Do you think instead of calling for the army Chief Minister Omar Abdullah should have formed an all-party peace committee to address the peoples' grievances?
The matter is beyond Omar Abdullah, Mehbooba Mufti and the so-called mainstream politicians. I feel the time has come when the Centre should intervene directly in Jammu and Kashmir to restore peace and tranquility in the valley.
Would you appeal to the PM to take initiatives to restore peace?
It is unfortunate that when the PM was in the valley a few weeks ago, he chose not to reach out to the Kashmiri people who face human rights violations. When the PM came for the first time (to Kashmir), he promised that his government would have zero tolerance for human rights violations. Now he says some innocent lives could be lost while dealing with a situation.
Will the army's induction help in easing the situation?
We already have the Border Security Force and the Central Reserve Police Force in the valley, and now the army has been called in. The message the Indian government is trying to send to the people is that they cannot confront the might of the Indian forces.
Have you met the people lately?
On July 6 I walked through Srinagar's bylanes. No stones were pelted at us. I sat down with the people at a number of places and asked them to protest peacefully. The Kashmiri people are peace-loving.
What was the basic cause of this uprising?
On June 11, people were marching towards Sopore to protest against the heavy-handed manner in which the security forces were dealing with the innocent people. The march started from downtown Srinagar, marched for seven km unhampered. Then suddenly there was unprovoked firing on the marchers and this has escalated further in the last four weeks.

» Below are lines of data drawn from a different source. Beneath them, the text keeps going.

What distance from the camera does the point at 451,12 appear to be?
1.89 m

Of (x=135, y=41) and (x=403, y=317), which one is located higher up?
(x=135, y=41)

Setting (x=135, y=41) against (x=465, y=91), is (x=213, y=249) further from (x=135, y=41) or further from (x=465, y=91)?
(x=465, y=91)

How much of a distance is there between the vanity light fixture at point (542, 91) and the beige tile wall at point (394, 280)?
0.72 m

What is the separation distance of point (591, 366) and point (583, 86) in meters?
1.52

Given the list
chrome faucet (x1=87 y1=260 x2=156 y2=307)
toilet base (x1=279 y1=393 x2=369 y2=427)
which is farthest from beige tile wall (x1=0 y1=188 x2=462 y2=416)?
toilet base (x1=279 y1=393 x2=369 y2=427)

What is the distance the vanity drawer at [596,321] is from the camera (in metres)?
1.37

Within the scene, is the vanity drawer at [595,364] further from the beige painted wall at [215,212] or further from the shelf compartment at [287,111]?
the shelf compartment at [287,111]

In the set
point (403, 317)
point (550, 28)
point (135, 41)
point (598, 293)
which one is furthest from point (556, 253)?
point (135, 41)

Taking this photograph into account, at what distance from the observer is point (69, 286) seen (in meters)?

The home minister says the LeT is behind these disturbances?
This is not true. Only three months ago, the army chief, General V K Singh, had gone on record saying that infiltration has come down and the number of violent incidents had also gone down. Let me tell you on record that the LeT is not involved in the violence in the valley. It is the spontaneous anger of the people which is now being witnessed by India and the world.
Who is leading the agitators if the LeT is not behind it? What about stone-pelting incidents and of a policeman being assaulted by the youth?
I have already said the LeT has no hand in this. The younger generation has taken over the movement and it is they who are calling the shots. They understand the situation better than their forefathers did.
What in your opinion should the Indian government do?
The first and foremost step that they must immediately is to remove the BSF and CRPF bunkers that are located in thickly populated areas. Some of the bunkers are right in the middle of Srinagar's lanes. Once that is done, the Centre should reopen the dialogue with the people of Kashmir. We began the peace process in 2006 with the then prime minister Atal Bihari Vajpayee. But the present government has done little in this direction.
Dr Singh reached out to Pakistan when he said he hopes to have a cordial relations with the neighbouring country but he did not reach out to the people of Kashmir. It is rather unfortunate.
The issue of human rights violations has to be addressed and those who are responsible should be prosecuted. And another important thing that the Centre must do is to restart dialogue with the APHC.